:: Given instruction ::
Pull out every line of the items below that contains the word "distance". Only matches with the same capitalization count.

:: Information supplied ::
***

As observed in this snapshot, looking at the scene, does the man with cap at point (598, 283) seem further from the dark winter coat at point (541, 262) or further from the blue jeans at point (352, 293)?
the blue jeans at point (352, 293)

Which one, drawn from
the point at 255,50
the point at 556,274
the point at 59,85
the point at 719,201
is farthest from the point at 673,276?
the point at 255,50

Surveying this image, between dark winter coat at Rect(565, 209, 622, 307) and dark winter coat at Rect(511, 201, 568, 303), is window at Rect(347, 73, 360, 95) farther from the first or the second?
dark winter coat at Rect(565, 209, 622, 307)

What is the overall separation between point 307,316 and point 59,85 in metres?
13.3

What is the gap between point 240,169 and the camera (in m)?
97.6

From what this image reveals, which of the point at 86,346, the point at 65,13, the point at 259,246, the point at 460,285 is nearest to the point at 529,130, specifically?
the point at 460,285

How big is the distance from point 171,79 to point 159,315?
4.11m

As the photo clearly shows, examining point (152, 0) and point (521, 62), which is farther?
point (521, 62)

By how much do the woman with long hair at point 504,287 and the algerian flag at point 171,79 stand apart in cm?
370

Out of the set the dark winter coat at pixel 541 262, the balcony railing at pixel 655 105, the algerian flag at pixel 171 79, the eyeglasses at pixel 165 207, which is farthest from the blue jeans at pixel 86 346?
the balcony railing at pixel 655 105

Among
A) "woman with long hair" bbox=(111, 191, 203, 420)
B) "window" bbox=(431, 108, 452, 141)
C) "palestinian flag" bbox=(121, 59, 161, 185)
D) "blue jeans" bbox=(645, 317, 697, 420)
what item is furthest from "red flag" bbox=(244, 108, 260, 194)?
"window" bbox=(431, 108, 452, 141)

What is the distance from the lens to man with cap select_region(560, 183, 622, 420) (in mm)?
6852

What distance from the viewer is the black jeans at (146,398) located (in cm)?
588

***

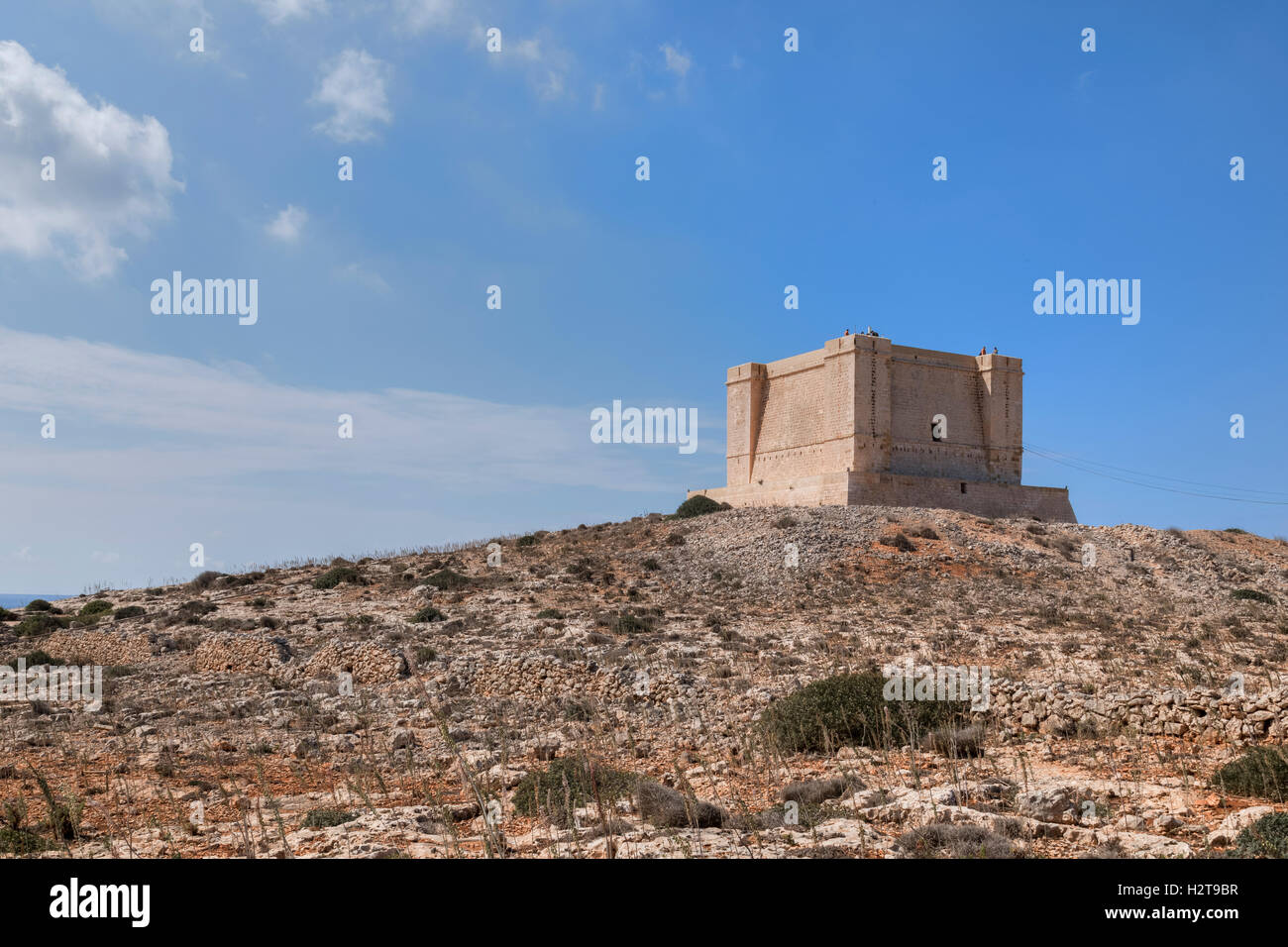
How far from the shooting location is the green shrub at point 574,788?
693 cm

***

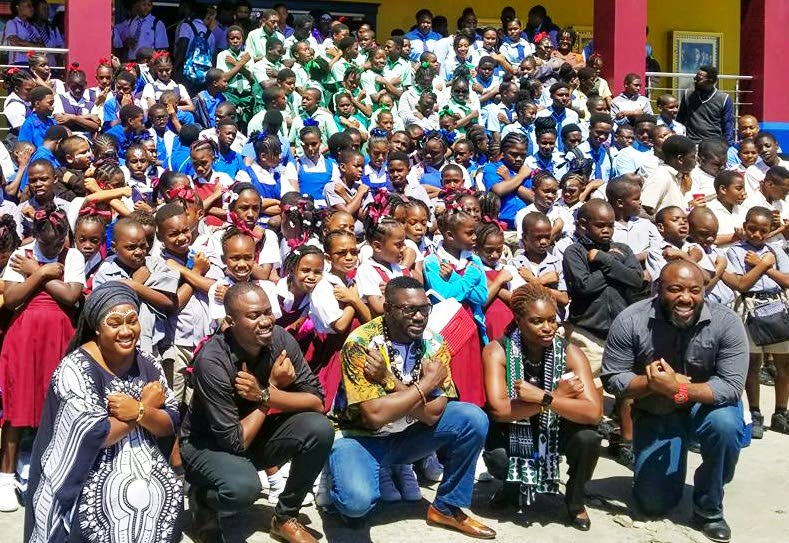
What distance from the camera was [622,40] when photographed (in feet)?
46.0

***

:: Full response ::
How big is the distance from point 171,79 to point 159,315?
What is the distance from the lens to man with cap select_region(560, 183, 622, 420) (in mm)?
What distance from the viewer is the black jeans at (146,398) located (in cm)?
What distance from the camera was [622,40] when photographed (in feet)?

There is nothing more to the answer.